*Problem description*. Reproduce, word for word, everything from the line containing "How far is bench" down to the end of the entries, including both ends.

*Records supplied*.
***

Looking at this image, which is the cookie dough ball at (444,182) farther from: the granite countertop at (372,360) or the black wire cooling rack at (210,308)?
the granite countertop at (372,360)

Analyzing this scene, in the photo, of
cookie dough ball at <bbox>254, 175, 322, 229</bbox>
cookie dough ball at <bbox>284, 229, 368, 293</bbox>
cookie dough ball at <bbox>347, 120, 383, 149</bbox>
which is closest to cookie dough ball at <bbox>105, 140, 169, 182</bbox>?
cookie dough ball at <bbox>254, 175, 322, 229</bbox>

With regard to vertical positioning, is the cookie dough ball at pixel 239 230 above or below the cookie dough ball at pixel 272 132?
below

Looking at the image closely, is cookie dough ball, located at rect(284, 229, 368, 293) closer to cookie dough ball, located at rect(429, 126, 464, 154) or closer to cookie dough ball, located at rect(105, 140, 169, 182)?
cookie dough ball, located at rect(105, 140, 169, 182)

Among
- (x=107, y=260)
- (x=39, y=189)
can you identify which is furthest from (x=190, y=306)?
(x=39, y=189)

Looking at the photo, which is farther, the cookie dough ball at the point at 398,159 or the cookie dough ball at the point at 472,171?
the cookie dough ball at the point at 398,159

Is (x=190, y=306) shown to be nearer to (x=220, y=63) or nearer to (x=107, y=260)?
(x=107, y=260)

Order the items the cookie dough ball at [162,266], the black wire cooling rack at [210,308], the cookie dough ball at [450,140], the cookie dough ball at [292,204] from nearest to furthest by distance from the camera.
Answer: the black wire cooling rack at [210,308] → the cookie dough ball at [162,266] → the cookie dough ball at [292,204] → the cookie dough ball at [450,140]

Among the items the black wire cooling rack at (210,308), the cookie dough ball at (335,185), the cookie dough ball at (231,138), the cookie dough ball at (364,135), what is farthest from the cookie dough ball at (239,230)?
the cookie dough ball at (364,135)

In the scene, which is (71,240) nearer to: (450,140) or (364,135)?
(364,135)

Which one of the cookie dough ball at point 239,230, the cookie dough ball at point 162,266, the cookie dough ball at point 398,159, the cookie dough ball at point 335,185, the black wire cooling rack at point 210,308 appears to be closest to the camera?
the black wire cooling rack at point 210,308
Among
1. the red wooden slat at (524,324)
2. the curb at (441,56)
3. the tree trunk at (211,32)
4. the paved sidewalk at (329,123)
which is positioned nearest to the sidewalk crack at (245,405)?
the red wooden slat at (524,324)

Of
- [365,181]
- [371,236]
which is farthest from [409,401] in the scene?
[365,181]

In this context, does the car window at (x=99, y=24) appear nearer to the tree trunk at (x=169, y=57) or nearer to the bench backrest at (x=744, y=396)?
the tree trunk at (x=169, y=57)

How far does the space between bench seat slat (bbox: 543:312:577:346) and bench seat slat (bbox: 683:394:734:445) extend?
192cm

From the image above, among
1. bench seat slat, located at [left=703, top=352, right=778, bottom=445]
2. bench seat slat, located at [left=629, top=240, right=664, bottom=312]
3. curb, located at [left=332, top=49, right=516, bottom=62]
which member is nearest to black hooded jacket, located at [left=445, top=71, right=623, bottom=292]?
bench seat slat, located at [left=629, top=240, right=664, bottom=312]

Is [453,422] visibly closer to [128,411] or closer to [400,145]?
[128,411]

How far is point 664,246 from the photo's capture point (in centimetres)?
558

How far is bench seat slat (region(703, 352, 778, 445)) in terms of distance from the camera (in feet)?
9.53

***

*Answer for the task*.
How far is bench seat slat (region(703, 352, 778, 445)) in terms of distance from the camera (in feet)?
9.53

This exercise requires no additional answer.